▶ **Data lines**

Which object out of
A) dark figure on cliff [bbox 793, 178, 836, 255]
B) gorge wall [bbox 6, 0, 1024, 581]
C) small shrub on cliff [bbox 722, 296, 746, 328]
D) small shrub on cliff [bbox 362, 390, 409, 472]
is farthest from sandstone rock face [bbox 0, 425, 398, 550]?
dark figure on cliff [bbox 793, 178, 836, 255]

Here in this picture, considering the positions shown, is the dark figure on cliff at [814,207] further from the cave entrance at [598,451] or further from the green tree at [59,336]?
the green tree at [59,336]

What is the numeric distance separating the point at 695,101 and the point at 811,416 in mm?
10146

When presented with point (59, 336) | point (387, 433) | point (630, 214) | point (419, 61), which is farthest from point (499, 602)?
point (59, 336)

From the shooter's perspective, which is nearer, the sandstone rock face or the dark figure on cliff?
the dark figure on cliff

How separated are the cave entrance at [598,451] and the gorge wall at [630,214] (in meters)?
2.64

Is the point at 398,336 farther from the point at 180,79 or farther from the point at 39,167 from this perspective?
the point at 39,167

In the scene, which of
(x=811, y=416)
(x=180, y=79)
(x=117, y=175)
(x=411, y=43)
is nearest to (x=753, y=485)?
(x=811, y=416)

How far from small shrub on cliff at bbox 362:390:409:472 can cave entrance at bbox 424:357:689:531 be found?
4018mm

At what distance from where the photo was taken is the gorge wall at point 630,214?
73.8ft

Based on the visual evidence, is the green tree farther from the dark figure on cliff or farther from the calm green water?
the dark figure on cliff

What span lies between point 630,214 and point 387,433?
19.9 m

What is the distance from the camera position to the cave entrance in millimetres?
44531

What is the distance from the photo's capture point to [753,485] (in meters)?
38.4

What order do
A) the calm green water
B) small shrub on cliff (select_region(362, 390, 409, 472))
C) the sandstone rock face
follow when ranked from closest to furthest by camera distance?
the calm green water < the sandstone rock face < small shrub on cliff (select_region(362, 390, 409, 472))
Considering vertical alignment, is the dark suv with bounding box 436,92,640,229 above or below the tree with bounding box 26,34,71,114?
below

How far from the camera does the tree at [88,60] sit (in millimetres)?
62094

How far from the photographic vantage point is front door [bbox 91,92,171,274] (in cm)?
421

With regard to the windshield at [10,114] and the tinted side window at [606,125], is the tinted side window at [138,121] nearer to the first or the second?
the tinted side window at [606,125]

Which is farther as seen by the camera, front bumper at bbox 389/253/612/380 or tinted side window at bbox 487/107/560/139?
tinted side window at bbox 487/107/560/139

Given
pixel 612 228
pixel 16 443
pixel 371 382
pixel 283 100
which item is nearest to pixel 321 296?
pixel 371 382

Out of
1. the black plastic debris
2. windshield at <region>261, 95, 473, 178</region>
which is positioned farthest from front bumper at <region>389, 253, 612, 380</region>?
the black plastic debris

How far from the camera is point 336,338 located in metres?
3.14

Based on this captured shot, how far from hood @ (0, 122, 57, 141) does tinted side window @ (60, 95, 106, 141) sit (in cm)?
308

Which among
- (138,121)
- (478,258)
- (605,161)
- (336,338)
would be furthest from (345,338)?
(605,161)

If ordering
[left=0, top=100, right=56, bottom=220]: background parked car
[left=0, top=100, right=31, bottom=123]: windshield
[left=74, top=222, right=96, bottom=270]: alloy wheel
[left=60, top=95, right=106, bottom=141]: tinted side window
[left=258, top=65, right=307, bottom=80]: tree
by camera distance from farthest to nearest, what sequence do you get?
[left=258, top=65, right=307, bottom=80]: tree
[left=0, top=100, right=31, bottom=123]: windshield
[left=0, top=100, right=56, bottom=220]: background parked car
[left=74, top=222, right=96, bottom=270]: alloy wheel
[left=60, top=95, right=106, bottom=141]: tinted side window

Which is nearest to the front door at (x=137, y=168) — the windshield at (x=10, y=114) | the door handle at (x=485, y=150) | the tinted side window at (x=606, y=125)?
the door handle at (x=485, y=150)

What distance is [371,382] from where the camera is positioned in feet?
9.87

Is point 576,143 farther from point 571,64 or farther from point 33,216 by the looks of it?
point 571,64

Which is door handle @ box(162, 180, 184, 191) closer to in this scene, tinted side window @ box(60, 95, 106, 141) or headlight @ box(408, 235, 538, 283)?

▶ **Task**
Every line of the material must be returned exactly as it appears.

▶ **Written response**
Which object out of
A) dark figure on cliff [bbox 793, 178, 836, 255]
B) gorge wall [bbox 6, 0, 1024, 581]
C) small shrub on cliff [bbox 722, 296, 746, 328]
D) small shrub on cliff [bbox 362, 390, 409, 472]
is farthest from sandstone rock face [bbox 0, 425, 398, 550]?
dark figure on cliff [bbox 793, 178, 836, 255]

Here in this picture, considering the positions shown, is the dark figure on cliff at [814,207] further from the cave entrance at [598,451] or further from the green tree at [59,336]?
the green tree at [59,336]

What is the numeric distance separating the point at 695,101 and the point at 811,416 in mm?
10146

When presented with point (59, 336) | point (387, 433) | point (630, 214) | point (419, 61), which is farthest from point (499, 602)?
point (59, 336)

From the shooter's perspective, which is nearer, the sandstone rock face or the dark figure on cliff?
the dark figure on cliff

How separated are the cave entrance at [598,451] and the gorge wall at [630,214] (in meters)?
2.64

Is the point at 398,336 farther from the point at 180,79 or farther from the point at 39,167 from this perspective?
the point at 39,167

In the scene, which of
(x=811, y=416)
(x=180, y=79)
(x=117, y=175)
(x=411, y=43)
is nearest to (x=753, y=485)?
(x=811, y=416)

How far from small shrub on cliff at bbox 362:390:409:472 can cave entrance at bbox 424:357:689:531 be found?
4018mm

At what distance from where the photo was taken is the gorge wall at point 630,214?
73.8ft

Based on the visual evidence, is the green tree farther from the dark figure on cliff or farther from the calm green water?
the dark figure on cliff

What span lies between point 630,214 and point 387,433?
19.9 m

What is the distance from the camera position to the cave entrance in millimetres?
44531

What is the distance from the photo's capture point to [753,485] (in meters)?
38.4

What order do
A) the calm green water
B) small shrub on cliff (select_region(362, 390, 409, 472))
C) the sandstone rock face
follow when ranked from closest to furthest by camera distance?
the calm green water < the sandstone rock face < small shrub on cliff (select_region(362, 390, 409, 472))
Considering vertical alignment, is the dark suv with bounding box 436,92,640,229 above or below the tree with bounding box 26,34,71,114?
below

How far from the camera does the tree at [88,60] sit (in millimetres)?
62094

How far from the photographic vantage point is front door [bbox 91,92,171,274] (in cm)?
421

With regard to the windshield at [10,114] and the tinted side window at [606,125], is the tinted side window at [138,121] nearer to the first or the second?
the tinted side window at [606,125]

Which is farther as seen by the camera, front bumper at bbox 389/253/612/380 or tinted side window at bbox 487/107/560/139?
tinted side window at bbox 487/107/560/139

Given
pixel 612 228
pixel 16 443
pixel 371 382
pixel 283 100
which item is nearest to pixel 321 296?
pixel 371 382

Out of
1. the black plastic debris
2. windshield at <region>261, 95, 473, 178</region>
which is positioned farthest from front bumper at <region>389, 253, 612, 380</region>?
the black plastic debris

How far from the camera is point 336,338 located in metres?
3.14

Based on this captured shot, how far from hood @ (0, 122, 57, 141) does tinted side window @ (60, 95, 106, 141) sit (in cm)?
308

Which among
- (138,121)
- (478,258)
- (605,161)
- (336,338)
would be furthest from (345,338)?
(605,161)

If ordering
[left=0, top=100, right=56, bottom=220]: background parked car
[left=0, top=100, right=31, bottom=123]: windshield
[left=74, top=222, right=96, bottom=270]: alloy wheel
[left=60, top=95, right=106, bottom=141]: tinted side window
[left=258, top=65, right=307, bottom=80]: tree
by camera distance from farthest to nearest, what sequence do you get?
[left=258, top=65, right=307, bottom=80]: tree
[left=0, top=100, right=31, bottom=123]: windshield
[left=0, top=100, right=56, bottom=220]: background parked car
[left=74, top=222, right=96, bottom=270]: alloy wheel
[left=60, top=95, right=106, bottom=141]: tinted side window

Which is nearest to the front door at (x=137, y=168) — the windshield at (x=10, y=114) | the door handle at (x=485, y=150) | the tinted side window at (x=606, y=125)?
the door handle at (x=485, y=150)

What distance is [371,382] from where the camera is positioned in feet?
9.87

Is point 576,143 farther from point 571,64 or farther from point 33,216 by the looks of it?
point 571,64

Which is door handle @ box(162, 180, 184, 191) closer to in this scene, tinted side window @ box(60, 95, 106, 141) or headlight @ box(408, 235, 538, 283)?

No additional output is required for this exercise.